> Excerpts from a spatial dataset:
-- BEGIN --
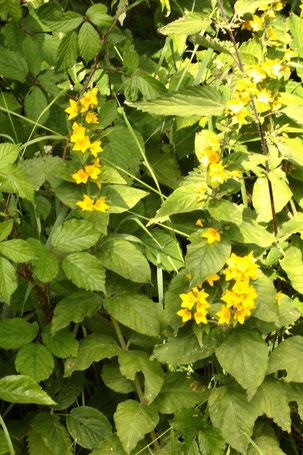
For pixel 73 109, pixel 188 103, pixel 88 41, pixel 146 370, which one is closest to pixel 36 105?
pixel 88 41

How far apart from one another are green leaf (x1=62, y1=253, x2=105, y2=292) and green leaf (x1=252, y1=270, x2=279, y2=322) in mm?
380

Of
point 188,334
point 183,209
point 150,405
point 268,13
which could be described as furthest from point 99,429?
point 268,13

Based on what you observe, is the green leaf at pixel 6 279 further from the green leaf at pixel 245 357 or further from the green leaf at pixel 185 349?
the green leaf at pixel 245 357

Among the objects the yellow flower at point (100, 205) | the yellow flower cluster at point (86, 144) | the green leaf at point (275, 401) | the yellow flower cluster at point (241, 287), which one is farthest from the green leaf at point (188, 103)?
the green leaf at point (275, 401)

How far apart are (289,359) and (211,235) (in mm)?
386

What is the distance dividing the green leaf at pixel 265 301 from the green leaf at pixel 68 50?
2.60 feet

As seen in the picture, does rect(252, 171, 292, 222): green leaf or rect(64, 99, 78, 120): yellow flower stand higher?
rect(64, 99, 78, 120): yellow flower

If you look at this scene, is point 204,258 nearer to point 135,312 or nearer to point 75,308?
point 135,312

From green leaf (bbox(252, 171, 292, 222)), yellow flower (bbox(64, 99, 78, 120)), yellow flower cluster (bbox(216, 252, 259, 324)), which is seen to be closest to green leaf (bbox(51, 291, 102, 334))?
yellow flower cluster (bbox(216, 252, 259, 324))

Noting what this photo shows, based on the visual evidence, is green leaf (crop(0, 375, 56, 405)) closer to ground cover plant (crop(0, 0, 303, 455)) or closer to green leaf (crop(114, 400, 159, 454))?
ground cover plant (crop(0, 0, 303, 455))

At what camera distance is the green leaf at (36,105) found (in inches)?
72.1

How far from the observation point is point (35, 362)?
1.49 metres

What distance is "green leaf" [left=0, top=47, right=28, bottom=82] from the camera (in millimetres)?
1838

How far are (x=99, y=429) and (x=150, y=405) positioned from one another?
0.49 feet
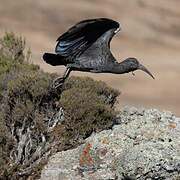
-- END --
> Exercise prompt: Can you reproduce all of the material above word for word, leaving out the pictures?

> Exercise result:
For pixel 73 109, pixel 188 103, pixel 88 41, pixel 146 370, which one is closest to pixel 36 105?
pixel 88 41

How far apart from one another are green leaf (x1=62, y1=253, x2=105, y2=292) and green leaf (x1=252, y1=270, x2=279, y2=322) in mm?
380

Of
point 188,334
point 183,209
point 150,405
point 268,13
which could be described as furthest from point 99,429?
point 268,13

Based on what you observe, is the green leaf at pixel 6 279 further from the green leaf at pixel 245 357 or further from the green leaf at pixel 185 349?
the green leaf at pixel 245 357

Among the objects the yellow flower at point (100, 205) | the yellow flower cluster at point (86, 144) | the green leaf at point (275, 401) | the yellow flower cluster at point (241, 287), which one is farthest from the green leaf at point (188, 103)?
the green leaf at point (275, 401)

How far apart are (289,359) and (211,235) (in mm)?
386

What is the distance dividing the green leaf at pixel 265 301 from the green leaf at pixel 68 50?
2.60 feet

As seen in the picture, does rect(252, 171, 292, 222): green leaf or rect(64, 99, 78, 120): yellow flower stand higher?
rect(64, 99, 78, 120): yellow flower

If you look at this scene, is point 204,258 nearer to point 135,312 or nearer to point 75,308?
point 135,312

From green leaf (bbox(252, 171, 292, 222)), yellow flower (bbox(64, 99, 78, 120)), yellow flower cluster (bbox(216, 252, 259, 324)), which is seen to be closest to green leaf (bbox(51, 291, 102, 334))?
yellow flower cluster (bbox(216, 252, 259, 324))

Noting what this photo shows, based on the visual evidence, is green leaf (crop(0, 375, 56, 405)) closer to ground cover plant (crop(0, 0, 303, 455)) or closer to green leaf (crop(114, 400, 159, 454))?
ground cover plant (crop(0, 0, 303, 455))

At what camera distance is the green leaf at (36,105) found (in inches)?
72.1

How far from the observation point is point (35, 362)?
1.49 metres

What distance is "green leaf" [left=0, top=47, right=28, bottom=82] from the camera (in millimetres)?
1838

How far are (x=99, y=429) and (x=150, y=405) positioned from one another?
0.49 feet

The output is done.